In the early morning he rode over to the first sowing of the rye,
and to the oats, which were being carried to the stacks, and
returning home at the time his wife and sister-in-law were
getting up, he drank coffee with them and walked to the farm,
where a new thrashing machine was to be set working to get ready
the seed-corn.
He was standing in the cool granary, still fragrant with the
leaves of the hazel branches interlaced on the freshly peeled
aspen beams of the new thatch roof. He gazed through the open
door in which the dry bitter dust of the thrashing whirled and
played, at the grass of the thrashing floor in the sunlight and
the fresh straw that had been brought in from the barn, then at
the speckly-headed, white-breasted swallows that flew chirping in
under the roof and, fluttering their wings, settled in the
crevices of the doorway, then at the peasants bustling in the
dark, dusty barn, and he thought strange thoughts.
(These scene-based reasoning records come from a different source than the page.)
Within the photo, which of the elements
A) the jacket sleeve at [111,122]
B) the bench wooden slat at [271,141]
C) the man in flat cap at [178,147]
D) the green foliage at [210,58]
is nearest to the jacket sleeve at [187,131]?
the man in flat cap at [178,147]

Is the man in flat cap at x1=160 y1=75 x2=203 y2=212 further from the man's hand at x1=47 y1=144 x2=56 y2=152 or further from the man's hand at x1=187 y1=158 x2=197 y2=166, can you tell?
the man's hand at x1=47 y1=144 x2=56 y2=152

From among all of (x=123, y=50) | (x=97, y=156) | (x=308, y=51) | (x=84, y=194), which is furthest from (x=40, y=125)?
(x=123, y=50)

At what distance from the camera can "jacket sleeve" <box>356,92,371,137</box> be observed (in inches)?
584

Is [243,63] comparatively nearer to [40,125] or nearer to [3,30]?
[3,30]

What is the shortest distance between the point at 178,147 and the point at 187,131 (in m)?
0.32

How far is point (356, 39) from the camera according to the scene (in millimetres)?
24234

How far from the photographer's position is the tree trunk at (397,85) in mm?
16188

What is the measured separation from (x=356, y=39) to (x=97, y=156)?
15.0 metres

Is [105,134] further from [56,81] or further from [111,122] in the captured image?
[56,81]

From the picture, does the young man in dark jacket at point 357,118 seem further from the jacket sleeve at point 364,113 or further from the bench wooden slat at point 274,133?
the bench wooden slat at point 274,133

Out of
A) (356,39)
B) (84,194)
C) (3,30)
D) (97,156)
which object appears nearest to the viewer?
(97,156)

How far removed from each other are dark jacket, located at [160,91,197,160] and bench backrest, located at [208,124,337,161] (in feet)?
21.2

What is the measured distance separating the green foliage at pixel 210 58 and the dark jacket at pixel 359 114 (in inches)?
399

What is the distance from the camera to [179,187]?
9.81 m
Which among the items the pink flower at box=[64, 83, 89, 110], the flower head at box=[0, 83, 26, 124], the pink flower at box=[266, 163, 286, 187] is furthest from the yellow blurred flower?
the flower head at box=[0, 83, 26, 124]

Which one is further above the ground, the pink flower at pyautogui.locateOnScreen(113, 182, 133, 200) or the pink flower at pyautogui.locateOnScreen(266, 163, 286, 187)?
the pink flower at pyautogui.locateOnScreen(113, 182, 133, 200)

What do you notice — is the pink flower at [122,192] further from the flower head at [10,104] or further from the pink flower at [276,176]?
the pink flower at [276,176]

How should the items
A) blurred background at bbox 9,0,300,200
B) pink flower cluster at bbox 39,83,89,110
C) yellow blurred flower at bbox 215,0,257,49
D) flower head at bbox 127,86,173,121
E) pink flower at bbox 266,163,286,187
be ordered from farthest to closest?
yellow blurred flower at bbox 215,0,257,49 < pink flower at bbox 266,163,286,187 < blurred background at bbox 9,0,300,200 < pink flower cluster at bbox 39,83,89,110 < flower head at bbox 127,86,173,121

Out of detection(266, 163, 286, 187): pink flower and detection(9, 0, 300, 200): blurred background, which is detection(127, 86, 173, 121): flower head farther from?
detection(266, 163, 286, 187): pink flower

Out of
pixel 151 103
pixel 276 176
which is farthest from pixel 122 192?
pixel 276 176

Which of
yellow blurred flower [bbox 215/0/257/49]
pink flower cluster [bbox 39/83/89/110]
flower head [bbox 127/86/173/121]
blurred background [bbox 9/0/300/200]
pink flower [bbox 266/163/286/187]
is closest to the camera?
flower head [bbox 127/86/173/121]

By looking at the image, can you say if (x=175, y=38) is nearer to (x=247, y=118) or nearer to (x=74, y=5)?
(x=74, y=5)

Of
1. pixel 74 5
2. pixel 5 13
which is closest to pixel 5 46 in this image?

"Why is it all being done?" he thought. "Why am I standing here,
making them work? What are they all so busy for, trying to show
their zeal before me? What is that old Matrona, my old friend,
toiling for? (I doctored her, when the beam fell on her in the
fire)" he thought, looking at a thin old woman who was raking up
the grain, moving painfully with her bare, sun-blackened feet
over the uneven, rough floor. "Then she recovered, but today or
tomorrow or in ten years she won't; they'll bury her, and
nothing will be left either of her or of that smart girl in the
red jacket, who with that skillful, soft action shakes the ears
out of their husks. They'll bury her and this piebald horse, and
very soon too," he thought, gazing at the heavily moving, panting
horse that kept walking up the wheel that turned under him. "And
they will bury her and Fyodor the thrasher with his curly beard
full of chaff and his shirt torn on his white shoulders--they
will bury him. He's untying the sheaves, and giving orders, and
shouting to the women, and quickly setting straight the strap on
the moving wheel. And what's more, it's not them alone--me
they'll bury too, and nothing will be left. What for?"